We see here a concept of 'development' the rest of the world should relearn and rediscover. It is about learning to BE, and 'meaning', instead of just 'having', or pursing 'means'. As Gharajedaghi (1999:173) puts it, in describing this concept of development which places everything we do in its rightful context of embedding meaning, it is about "learning to be". "Learning to be is essentially a character building activity. It is about values, worldviews, and identities. It involves desires as opposed to abilities, the capacity rather than the content; the direction rather than the speed; the why's rather than the how's; the feeling rather than the thinking; the meaning rather than the action; the process of becoming rather than the state of having. It is about doing the right thing, rather than doing it right."
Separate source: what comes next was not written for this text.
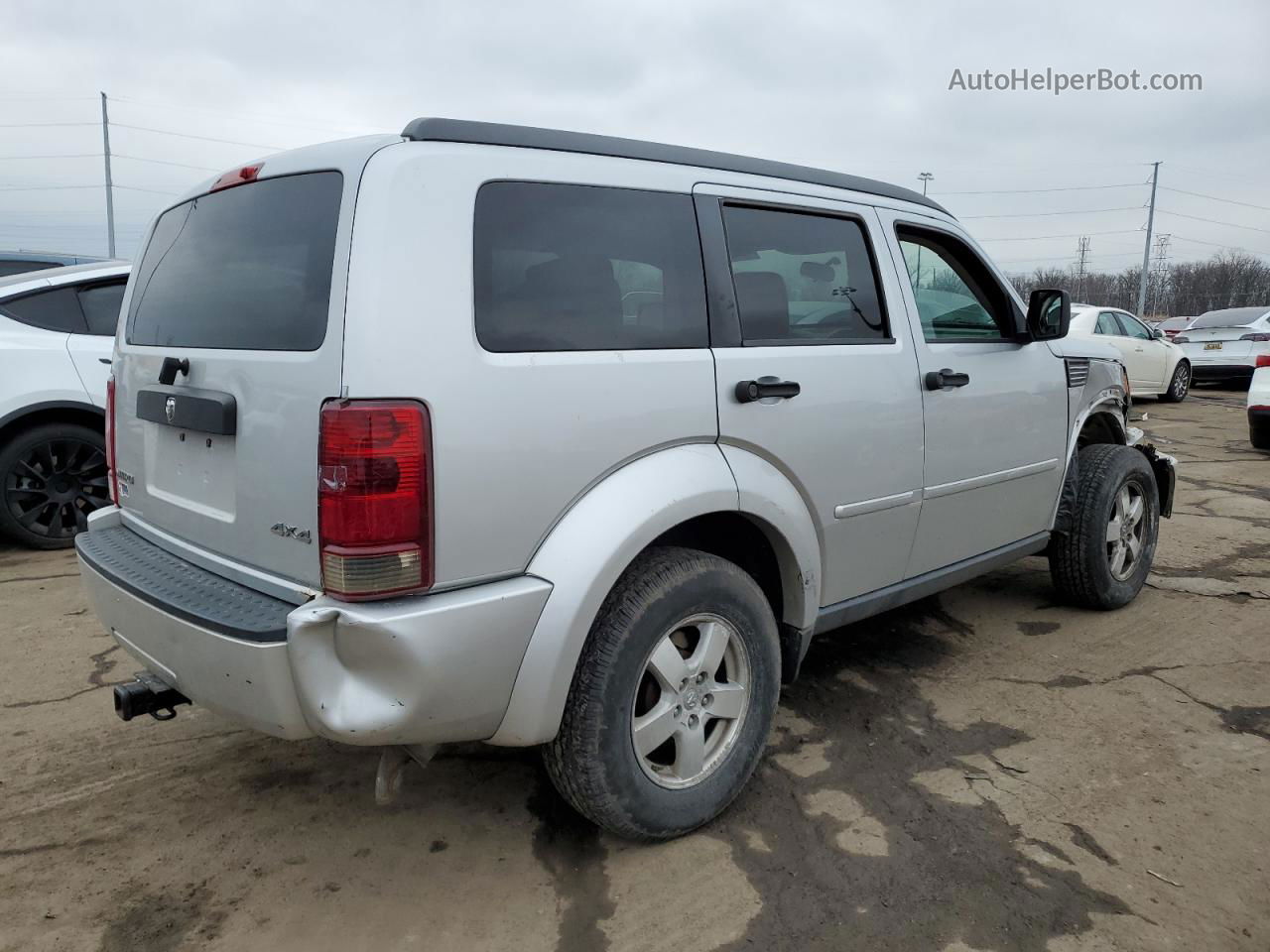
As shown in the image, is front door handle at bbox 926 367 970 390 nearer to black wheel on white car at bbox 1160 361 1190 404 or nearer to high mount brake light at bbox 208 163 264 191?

Such a 'learning to be' is what we in the West have forgotten in our single-minded pursuit of the means, the how's, the thinking, the thoughtless action, the having, the power over

Mitaku Oyasin - we are all related.

"When we walk upon Mother Earth, we always plant our feet carefully, because we know the faces of our future generations are looking up at us from beneath the ground.We never forget them."

Chief Oren Lyons, Faithkeeper, Onondaga Nation

http://danwinter.com/yarrow/7thgen.htm 

"We are instructed to carry love for one another, And to show great respect for all beings of the earth. We must stand together, the four sacred colors of man, as the one family that we are, in the interest of peace

Chief Leon Shenandoah (Onondaga), Tadodaho of the Six Nations Confederacy.